PASSAGE CITÉ =
________________________________________
L'OCI a résumé son orientation générale de l'époque dans un livre de 300 pages publié un an après l'année de la grève générale. L'OCI y concluait: « La stratégie et la tactique du prolétariat dans la lutte pour le pouvoir […] se résument dans le combat pour l’unité de front de la classe ouvrière et de ses organisations, combat qui, en mai 1968, revêtait la forme spécifique du mot d’ordre du Comité central national de la grève générale. »

L'auteur de ce livre publié comme édition spéciale du journal de l'OCI Informations Ouvrières est François de Massot, un membre de premier plan de l'organisation depuis 1950. De Massot donne une description détaillée des développements au jour le jour et ce livre fournit des éléments précis sur l'intervention de l'OCI, y compris la reproduction des appels politiques et des tracts. Il permet de déterminer exactement la ligne politique de l'OCI. [1]

Le « Front unique de classe »

Léon Trotsky, qui avait fondé la Quatrième Internationale au cours d'une lutte prolongée contre le centrisme, résumait son attitude envers la revendication d'un front unique en ces mots : « Le centriste jure par la politique du front unique en même temps qu'il le vide de son contenu révolutionnaire et transforme ce qui était une tactique en un principe général. » En 1932, il écrivait à propos du SAP (Parti des travailleurs socialistes allemands): « En tout cas, la politique de front unique ne peut constituer le programme d'un parti révolutionnaire. Et pourtant, c'est à cela que se ramène aujourd'hui toute l'activité du SAP. » [2]

Ce reproche s'applique tout autant à l'activité de l'OCI en 1968. Elle a transformé la politique du front unique, la faisant passer d'une tactique à son premier principe programmatique. Au nom du front unique, auquel elle donnait le sens d'unité de tous les syndicats, elle se dispensait de toute forme d'initiative vraiment révolutionnaire.
________________________________________
Entrées de questions spatiales =
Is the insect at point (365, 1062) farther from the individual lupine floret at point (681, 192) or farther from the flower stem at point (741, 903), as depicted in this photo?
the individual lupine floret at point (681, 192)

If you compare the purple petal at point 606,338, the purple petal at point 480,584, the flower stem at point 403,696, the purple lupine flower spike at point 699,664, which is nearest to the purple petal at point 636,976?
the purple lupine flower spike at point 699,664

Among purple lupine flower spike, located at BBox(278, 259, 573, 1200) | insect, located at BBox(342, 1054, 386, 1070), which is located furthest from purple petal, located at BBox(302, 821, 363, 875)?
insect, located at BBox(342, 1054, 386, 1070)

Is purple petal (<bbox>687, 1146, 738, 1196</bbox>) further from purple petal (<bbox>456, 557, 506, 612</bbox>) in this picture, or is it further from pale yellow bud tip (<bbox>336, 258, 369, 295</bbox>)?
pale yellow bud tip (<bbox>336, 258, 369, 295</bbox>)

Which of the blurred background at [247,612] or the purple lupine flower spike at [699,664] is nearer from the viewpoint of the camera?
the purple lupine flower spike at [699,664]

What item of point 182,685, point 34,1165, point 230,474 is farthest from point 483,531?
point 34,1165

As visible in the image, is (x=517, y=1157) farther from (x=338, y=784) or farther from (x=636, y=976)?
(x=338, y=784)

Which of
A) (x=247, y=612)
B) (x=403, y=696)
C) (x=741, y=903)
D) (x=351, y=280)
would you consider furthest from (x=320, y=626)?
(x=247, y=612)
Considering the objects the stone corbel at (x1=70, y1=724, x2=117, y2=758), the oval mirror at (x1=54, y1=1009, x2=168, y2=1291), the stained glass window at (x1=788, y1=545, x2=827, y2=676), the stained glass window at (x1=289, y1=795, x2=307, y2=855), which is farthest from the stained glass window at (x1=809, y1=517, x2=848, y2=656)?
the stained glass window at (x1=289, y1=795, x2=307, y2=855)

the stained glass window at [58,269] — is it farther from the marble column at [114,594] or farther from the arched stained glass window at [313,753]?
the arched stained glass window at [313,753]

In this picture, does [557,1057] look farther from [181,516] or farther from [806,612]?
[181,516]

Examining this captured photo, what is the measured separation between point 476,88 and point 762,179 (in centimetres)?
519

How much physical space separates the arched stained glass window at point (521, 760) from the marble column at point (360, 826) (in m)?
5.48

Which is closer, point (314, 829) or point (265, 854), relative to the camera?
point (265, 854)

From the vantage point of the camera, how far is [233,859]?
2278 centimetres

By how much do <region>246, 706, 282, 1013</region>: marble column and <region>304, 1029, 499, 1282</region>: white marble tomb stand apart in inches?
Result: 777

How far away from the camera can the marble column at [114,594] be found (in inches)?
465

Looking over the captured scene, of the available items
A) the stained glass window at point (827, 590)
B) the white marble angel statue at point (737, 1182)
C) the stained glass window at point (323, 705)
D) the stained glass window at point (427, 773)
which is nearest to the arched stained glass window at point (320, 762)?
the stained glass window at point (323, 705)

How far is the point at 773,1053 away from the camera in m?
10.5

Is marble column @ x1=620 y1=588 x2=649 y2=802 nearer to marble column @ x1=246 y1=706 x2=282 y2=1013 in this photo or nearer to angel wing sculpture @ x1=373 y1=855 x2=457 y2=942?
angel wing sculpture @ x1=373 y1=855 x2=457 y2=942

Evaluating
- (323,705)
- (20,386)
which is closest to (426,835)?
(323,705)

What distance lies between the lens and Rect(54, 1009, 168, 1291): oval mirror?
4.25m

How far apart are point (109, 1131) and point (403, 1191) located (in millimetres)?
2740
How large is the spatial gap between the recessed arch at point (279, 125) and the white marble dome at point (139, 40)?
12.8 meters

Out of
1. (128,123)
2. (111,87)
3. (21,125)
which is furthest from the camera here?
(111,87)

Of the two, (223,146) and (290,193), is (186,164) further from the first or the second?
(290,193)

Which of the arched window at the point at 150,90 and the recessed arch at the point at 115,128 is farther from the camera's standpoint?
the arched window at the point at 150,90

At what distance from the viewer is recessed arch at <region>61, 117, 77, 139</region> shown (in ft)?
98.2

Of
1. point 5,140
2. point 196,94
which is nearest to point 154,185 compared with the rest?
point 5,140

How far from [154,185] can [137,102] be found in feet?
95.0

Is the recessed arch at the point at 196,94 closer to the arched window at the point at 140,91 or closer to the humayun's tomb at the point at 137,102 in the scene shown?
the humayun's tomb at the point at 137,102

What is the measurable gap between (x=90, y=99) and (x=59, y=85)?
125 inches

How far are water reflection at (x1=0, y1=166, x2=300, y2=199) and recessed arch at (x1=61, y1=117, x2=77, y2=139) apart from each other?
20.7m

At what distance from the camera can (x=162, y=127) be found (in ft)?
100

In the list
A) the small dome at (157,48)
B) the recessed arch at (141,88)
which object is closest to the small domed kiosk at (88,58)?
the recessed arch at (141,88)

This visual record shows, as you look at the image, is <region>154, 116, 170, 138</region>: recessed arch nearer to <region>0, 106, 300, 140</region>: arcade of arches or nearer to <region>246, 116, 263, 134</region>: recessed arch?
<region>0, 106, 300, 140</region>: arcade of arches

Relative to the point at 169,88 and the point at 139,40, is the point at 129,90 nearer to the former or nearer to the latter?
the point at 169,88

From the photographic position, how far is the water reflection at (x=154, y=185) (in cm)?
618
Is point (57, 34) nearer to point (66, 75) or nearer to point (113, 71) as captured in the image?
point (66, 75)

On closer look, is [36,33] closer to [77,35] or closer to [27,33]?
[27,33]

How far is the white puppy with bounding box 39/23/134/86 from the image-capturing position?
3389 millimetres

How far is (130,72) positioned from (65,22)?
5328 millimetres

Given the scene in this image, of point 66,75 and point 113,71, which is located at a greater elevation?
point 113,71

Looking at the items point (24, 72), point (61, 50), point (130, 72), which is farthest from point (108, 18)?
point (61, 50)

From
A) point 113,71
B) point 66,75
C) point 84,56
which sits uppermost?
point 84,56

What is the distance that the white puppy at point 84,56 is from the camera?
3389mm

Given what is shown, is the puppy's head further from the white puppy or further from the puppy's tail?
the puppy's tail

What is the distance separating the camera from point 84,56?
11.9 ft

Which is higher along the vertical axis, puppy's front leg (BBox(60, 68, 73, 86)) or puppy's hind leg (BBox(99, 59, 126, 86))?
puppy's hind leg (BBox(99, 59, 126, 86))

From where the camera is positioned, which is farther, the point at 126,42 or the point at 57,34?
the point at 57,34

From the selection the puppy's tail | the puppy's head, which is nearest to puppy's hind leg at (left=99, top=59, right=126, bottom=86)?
________________________________________
ÉNONCÉ =
Reproduisez à l'identique la partie de l'extrait sur l'OCI qui s'ouvre sur les mots contenant « Ce reproche s'applique » et se ferme sur « d'initiative vraiment révolutionnaire. ». Les lignes constituent un matériau indépendant de l'extrait sur l'OCI.

CORRIGÉ RÉDIGÉ =
Ce reproche s'applique tout autant à l'activité de l'OCI en 1968. Elle a transformé la politique du front unique, la faisant passer d'une tactique à son premier principe programmatique. Au nom du front unique, auquel elle donnait le sens d'unité de tous les syndicats, elle se dispensait de toute forme d'initiative vraiment révolutionnaire.